TEXT PASSAGE -
● ● ● ● ● ● ●

Add fsspec functionality to `viirs_sdr` reader #2534

martin-rdz · 2023-07-23T16:00:10Z

Adds to Add support for s3 buckets in OLCI and ABI l1 readers #1439
Tests added
Fully documented

Add the option to read AWS S3 files in the viirs_sdr reader, similarly to the abi_l1b version, as described in the documentation.
h5py also is fine with the return of satpy.readers.open_file_or_filename.
(Thanks to @ajelenak for the inspiration in his jupyter notebook).
Though I am not sure where to properly document the added functionality.

Cheers,
martin

djhoese

Looks good to me, but I haven't been a big part of these types of changes in Satpy. I'm hoping @pnuu or @mraspaud can take a look at this before it gets merged. We may want to have some tests added for this, but I'm not sure if we required it for the changes to the NetCDF helper file handler.

Thanks so much for starting the work on this though. This will be great to have.

djhoese · 2023-07-24T15:10:47Z

Hm looks like these changes are breaking the test_epic_l1b_h5.py tests:

FAILED satpy/tests/reader_tests/test_epic_l1b_h5.py::TestEPICL1bReader::test_times - UnicodeDecodeError: 'utf-8' codec can't decode byte 0x89 in position 0: invalid start byte
FAILED satpy/tests/reader_tests/test_epic_l1b_h5.py::TestEPICL1bReader::test_counts_calibration - UnicodeDecodeError: 'utf-8' codec can't decode byte 0x89 in position 0: invalid start byte
FAILED satpy/tests/reader_tests/test_epic_l1b_h5.py::TestEPICL1bReader::test_refl_calibration - UnicodeDecodeError: 'utf-8' codec can't decode byte 0x89 in position 0: invalid start byte
FAILED satpy/tests/reader_tests/test_epic_l1b_h5.py::TestEPICL1bReader::test_bad_calibration - UnicodeDecodeError: 'utf-8' codec can't decode byte 0x89 in position 0: invalid start byte
FAILED satpy/tests/reader_tests/test_epic_l1b_h5.py::TestEPICL1bReader::test_load_ancillary - UnicodeDecodeError: 'utf-8' codec can't decode byte 0x89 in position 0: invalid start byte

I don't see any mocking in the tests so this looks like it is purely these changes that are breaking things. I could be wrong too...

● ● ● ● ● ● ●

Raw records
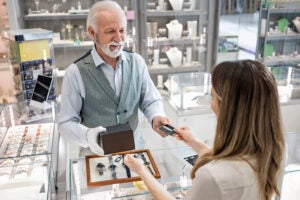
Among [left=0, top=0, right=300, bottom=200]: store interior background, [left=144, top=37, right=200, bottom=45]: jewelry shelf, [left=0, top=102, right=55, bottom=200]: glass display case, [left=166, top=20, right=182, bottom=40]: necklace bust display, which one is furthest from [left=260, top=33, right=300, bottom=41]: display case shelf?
[left=0, top=102, right=55, bottom=200]: glass display case

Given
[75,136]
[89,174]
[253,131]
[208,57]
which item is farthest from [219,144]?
[208,57]

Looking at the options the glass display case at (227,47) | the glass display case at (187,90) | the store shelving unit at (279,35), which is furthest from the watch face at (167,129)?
the store shelving unit at (279,35)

● ● ● ● ● ● ●

INSTRUCTION A - From the pull request thread, reproduce word for word the passage that begins at the words "martin-rdz · 2023-07-23T16:00:10Z" and stops after "the added functionality.".
INSTRUCTION B - Using the pull request thread, mark each statement as yes or no, and quote the words that settle it: (i) The change adds an option for the viirs_sdr reader to read AWS S3 files. (ii) djhoese found mocking in the tests for test_epic_l1b_h5.py. (iii) The failing tests belong to test_epic_l1b_h5.py.
INSTRUCTION C - In the pull request thread, what error do the failing tests report?
The entries have no part in this work.

SOLUTION A -
martin-rdz · 2023-07-23T16:00:10Z

Adds to Add support for s3 buckets in OLCI and ABI l1 readers #1439
Tests added
Fully documented

Add the option to read AWS S3 files in the viirs_sdr reader, similarly to the abi_l1b version, as described in the documentation.
h5py also is fine with the return of satpy.readers.open_file_or_filename.
(Thanks to @ajelenak for the inspiration in his jupyter notebook).
Though I am not sure where to properly document the added functionality.

SOLUTION B -
(i) Yes: "Add the option to read AWS S3 files in the viirs_sdr reader"
(ii) No: "I don't see any mocking in the tests"
(iii) Yes: "looks like these changes are breaking the test_epic_l1b_h5.py tests"

SOLUTION C - A UnicodeDecodeError: 'utf-8' codec can't decode byte 0x89 in position 0: invalid start byte.